Activity: Among the lines below, copy exactly those from the one with "site 640, 2012-08-01" through the one with "genus: Tamiasciurus", counting both ends.

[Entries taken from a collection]

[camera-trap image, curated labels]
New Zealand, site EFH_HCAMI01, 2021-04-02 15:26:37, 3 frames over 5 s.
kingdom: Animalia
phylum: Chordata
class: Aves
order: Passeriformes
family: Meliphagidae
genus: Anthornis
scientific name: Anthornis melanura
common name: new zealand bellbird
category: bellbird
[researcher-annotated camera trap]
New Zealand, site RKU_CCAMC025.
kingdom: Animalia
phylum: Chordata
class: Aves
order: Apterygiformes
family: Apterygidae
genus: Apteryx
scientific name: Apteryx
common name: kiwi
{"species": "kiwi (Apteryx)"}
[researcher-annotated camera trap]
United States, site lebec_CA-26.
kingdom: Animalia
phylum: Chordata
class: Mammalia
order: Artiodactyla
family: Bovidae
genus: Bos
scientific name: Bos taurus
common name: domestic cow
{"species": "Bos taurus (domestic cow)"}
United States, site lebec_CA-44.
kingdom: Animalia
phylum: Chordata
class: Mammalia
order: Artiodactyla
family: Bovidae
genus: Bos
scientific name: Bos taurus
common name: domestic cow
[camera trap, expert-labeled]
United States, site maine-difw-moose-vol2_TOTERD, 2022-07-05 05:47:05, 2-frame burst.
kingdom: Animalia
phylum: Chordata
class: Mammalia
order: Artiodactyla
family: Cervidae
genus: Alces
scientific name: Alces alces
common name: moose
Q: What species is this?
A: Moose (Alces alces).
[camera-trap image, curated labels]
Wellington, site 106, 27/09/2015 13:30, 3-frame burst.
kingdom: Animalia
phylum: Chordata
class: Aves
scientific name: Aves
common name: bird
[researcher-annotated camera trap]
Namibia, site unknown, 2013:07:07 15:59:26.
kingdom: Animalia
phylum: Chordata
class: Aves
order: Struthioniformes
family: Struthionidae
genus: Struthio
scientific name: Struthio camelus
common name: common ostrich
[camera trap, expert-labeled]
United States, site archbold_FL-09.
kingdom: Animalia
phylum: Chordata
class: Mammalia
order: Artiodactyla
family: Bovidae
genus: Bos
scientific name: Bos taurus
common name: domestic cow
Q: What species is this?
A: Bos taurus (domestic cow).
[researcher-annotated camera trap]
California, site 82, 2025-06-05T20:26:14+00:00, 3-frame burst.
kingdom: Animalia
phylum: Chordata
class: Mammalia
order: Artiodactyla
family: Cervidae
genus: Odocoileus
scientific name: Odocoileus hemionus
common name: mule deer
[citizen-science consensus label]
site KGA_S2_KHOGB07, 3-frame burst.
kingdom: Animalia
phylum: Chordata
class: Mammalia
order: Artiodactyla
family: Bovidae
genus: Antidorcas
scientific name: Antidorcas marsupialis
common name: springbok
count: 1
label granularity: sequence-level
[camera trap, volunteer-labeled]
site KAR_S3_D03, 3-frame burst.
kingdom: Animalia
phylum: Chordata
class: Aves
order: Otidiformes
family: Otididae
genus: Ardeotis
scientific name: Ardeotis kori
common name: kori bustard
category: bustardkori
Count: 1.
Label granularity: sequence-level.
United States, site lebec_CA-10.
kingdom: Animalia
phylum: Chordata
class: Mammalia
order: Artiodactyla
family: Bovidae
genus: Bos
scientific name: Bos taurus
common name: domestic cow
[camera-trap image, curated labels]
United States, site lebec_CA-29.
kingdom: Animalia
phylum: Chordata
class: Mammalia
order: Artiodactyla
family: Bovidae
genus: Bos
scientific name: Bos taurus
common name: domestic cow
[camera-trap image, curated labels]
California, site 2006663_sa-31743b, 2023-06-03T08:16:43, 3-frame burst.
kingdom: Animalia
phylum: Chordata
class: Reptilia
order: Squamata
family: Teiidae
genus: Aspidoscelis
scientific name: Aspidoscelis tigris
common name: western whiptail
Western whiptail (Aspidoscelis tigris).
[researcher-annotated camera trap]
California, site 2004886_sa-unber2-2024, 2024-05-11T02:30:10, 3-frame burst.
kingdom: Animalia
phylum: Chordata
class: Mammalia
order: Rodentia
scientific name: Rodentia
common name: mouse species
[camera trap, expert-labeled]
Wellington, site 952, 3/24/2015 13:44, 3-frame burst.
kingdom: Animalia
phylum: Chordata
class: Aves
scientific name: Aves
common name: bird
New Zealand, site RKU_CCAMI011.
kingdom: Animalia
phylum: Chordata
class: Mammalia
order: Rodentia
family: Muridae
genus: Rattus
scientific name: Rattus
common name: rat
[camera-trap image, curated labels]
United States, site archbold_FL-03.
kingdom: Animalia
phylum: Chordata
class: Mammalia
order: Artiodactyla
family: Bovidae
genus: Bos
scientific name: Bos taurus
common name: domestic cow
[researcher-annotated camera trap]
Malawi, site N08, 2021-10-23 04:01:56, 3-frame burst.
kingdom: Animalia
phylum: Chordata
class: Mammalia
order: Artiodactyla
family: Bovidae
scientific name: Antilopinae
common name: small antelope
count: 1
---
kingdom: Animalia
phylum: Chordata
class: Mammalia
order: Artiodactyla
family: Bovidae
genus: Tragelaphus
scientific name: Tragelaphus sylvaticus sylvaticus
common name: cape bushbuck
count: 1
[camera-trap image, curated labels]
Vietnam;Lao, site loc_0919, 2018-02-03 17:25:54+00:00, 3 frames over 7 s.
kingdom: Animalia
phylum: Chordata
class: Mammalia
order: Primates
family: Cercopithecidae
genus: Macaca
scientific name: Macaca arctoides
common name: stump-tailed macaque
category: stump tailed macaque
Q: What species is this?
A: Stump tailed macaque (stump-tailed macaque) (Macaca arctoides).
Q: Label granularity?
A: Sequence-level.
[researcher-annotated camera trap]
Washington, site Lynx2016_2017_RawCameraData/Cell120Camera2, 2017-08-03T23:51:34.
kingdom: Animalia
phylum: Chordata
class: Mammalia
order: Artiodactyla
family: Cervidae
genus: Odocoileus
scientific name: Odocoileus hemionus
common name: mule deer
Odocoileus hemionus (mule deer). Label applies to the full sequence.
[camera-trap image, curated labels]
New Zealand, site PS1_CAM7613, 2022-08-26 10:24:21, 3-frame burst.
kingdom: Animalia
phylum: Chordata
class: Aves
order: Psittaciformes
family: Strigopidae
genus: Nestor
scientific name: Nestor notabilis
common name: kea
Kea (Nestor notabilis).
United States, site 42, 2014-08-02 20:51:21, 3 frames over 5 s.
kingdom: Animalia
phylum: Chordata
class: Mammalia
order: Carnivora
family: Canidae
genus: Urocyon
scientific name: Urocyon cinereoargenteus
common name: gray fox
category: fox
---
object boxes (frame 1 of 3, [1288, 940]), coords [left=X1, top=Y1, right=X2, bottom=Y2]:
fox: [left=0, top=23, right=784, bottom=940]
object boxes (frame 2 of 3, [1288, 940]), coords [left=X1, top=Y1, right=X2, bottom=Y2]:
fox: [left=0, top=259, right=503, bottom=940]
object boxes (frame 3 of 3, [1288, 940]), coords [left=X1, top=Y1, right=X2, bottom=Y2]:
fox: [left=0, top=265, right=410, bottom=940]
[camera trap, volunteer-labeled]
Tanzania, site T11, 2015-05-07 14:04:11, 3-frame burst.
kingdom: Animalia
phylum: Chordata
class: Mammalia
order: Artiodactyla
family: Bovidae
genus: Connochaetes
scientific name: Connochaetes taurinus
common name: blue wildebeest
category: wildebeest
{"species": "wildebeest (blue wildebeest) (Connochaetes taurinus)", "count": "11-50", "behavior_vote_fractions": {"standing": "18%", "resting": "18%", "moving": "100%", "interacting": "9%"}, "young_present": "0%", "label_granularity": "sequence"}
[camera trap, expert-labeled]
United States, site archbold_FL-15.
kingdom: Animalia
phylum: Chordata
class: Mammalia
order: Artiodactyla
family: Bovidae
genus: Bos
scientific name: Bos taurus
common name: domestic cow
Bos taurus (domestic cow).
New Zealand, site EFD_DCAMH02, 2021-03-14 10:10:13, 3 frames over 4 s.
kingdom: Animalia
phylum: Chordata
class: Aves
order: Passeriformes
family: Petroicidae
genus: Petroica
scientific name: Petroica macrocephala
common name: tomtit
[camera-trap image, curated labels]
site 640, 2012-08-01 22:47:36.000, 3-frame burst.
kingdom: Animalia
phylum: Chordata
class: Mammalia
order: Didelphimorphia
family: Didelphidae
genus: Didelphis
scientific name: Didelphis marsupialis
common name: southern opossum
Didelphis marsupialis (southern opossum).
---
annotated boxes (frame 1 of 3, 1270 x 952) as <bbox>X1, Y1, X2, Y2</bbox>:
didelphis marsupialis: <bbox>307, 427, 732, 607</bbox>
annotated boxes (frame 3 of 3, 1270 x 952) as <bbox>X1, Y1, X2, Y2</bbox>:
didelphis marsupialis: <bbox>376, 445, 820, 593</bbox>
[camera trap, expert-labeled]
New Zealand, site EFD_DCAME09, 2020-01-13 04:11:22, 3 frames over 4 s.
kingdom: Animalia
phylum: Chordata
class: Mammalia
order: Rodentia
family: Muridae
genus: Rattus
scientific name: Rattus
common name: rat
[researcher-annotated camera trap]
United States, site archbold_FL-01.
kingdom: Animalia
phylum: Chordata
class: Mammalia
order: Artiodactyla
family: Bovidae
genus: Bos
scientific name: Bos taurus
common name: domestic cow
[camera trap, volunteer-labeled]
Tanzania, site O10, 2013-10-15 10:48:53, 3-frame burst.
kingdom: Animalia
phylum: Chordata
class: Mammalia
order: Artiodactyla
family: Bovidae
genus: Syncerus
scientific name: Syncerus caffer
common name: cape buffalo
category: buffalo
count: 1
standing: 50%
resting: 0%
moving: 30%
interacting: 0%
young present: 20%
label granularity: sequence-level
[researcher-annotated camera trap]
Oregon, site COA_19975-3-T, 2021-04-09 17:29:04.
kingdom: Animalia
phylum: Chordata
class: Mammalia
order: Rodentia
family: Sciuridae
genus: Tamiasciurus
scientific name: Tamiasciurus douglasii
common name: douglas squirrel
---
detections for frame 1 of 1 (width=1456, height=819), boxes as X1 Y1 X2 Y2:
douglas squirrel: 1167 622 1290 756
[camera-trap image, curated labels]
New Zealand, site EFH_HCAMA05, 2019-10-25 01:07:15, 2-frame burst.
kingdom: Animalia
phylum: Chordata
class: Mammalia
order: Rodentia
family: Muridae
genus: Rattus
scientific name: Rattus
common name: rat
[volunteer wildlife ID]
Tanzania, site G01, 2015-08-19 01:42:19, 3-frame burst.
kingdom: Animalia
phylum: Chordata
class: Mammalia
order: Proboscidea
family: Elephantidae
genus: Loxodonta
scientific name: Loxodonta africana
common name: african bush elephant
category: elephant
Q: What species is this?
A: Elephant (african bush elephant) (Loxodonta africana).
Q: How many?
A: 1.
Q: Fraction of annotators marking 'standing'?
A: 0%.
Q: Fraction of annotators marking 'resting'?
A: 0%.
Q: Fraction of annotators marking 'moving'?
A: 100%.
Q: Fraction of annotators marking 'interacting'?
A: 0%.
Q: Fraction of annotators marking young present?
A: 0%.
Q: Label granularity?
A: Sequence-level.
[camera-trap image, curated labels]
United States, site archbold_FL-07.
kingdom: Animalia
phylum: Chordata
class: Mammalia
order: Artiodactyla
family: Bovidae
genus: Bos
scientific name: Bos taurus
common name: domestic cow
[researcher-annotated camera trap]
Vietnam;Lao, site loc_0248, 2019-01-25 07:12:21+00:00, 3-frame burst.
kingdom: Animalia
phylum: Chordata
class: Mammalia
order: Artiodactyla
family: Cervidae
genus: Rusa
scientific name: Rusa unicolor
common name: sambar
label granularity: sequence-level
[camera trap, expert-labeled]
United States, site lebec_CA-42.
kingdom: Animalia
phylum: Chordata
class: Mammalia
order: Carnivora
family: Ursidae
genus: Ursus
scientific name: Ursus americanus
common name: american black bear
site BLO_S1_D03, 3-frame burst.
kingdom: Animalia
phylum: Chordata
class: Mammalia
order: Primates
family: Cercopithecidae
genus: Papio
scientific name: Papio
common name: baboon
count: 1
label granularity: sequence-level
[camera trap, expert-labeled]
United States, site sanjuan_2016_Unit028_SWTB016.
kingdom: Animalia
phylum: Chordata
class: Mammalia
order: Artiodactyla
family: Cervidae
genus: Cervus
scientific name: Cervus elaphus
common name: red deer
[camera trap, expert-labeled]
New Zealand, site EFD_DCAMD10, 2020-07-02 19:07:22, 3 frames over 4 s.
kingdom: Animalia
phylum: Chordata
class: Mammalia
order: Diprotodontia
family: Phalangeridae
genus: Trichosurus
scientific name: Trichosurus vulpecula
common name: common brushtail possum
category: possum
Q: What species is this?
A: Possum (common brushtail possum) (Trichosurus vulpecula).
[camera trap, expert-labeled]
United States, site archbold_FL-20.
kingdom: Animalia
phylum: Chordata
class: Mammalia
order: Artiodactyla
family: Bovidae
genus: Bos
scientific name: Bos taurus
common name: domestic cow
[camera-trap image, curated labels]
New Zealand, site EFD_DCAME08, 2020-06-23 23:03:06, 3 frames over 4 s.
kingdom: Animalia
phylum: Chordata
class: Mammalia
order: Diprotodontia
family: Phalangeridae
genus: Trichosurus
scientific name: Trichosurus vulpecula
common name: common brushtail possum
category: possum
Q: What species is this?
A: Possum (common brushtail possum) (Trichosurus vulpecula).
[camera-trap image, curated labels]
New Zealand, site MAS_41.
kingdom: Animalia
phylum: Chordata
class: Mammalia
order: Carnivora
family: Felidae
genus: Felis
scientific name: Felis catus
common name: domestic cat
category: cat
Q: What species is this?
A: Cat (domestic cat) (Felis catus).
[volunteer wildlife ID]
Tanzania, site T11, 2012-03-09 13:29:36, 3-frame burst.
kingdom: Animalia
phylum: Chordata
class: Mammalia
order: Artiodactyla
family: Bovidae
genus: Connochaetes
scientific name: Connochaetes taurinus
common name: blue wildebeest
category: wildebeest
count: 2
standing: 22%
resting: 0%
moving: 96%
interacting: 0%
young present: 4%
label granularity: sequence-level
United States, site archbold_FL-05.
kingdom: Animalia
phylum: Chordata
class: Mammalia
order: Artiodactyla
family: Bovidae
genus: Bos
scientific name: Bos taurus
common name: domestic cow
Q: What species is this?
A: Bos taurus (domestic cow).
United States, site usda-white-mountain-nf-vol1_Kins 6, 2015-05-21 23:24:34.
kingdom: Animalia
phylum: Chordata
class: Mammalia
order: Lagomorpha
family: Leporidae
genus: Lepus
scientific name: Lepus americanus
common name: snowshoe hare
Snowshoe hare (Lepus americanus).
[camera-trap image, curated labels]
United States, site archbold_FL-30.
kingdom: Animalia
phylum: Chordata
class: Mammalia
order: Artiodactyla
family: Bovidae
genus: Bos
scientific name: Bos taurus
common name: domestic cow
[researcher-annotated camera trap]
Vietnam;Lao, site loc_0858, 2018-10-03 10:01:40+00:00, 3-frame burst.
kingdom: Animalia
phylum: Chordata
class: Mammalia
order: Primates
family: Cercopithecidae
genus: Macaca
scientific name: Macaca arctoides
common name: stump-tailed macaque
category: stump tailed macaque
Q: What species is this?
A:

Solved exercise:
site 640, 2012-08-01 22:47:36.000, 3-frame burst.
kingdom: Animalia
phylum: Chordata
class: Mammalia
order: Didelphimorphia
family: Didelphidae
genus: Didelphis
scientific name: Didelphis marsupialis
common name: southern opossum
Didelphis marsupialis (southern opossum).
---
annotated boxes (frame 1 of 3, 1270 x 952) as <bbox>X1, Y1, X2, Y2</bbox>:
didelphis marsupialis: <bbox>307, 427, 732, 607</bbox>
annotated boxes (frame 3 of 3, 1270 x 952) as <bbox>X1, Y1, X2, Y2</bbox>:
didelphis marsupialis: <bbox>376, 445, 820, 593</bbox>
[camera trap, expert-labeled]
New Zealand, site EFD_DCAME09, 2020-01-13 04:11:22, 3 frames over 4 s.
kingdom: Animalia
phylum: Chordata
class: Mammalia
order: Rodentia
family: Muridae
genus: Rattus
scientific name: Rattus
common name: rat
[researcher-annotated camera trap]
United States, site archbold_FL-01.
kingdom: Animalia
phylum: Chordata
class: Mammalia
order: Artiodactyla
family: Bovidae
genus: Bos
scientific name: Bos taurus
common name: domestic cow
[camera trap, volunteer-labeled]
Tanzania, site O10, 2013-10-15 10:48:53, 3-frame burst.
kingdom: Animalia
phylum: Chordata
class: Mammalia
order: Artiodactyla
family: Bovidae
genus: Syncerus
scientific name: Syncerus caffer
common name: cape buffalo
category: buffalo
count: 1
standing: 50%
resting: 0%
moving: 30%
interacting: 0%
young present: 20%
label granularity: sequence-level
[researcher-annotated camera trap]
Oregon, site COA_19975-3-T, 2021-04-09 17:29:04.
kingdom: Animalia
phylum: Chordata
class: Mammalia
order: Rodentia
family: Sciuridae
genus: Tamiasciurus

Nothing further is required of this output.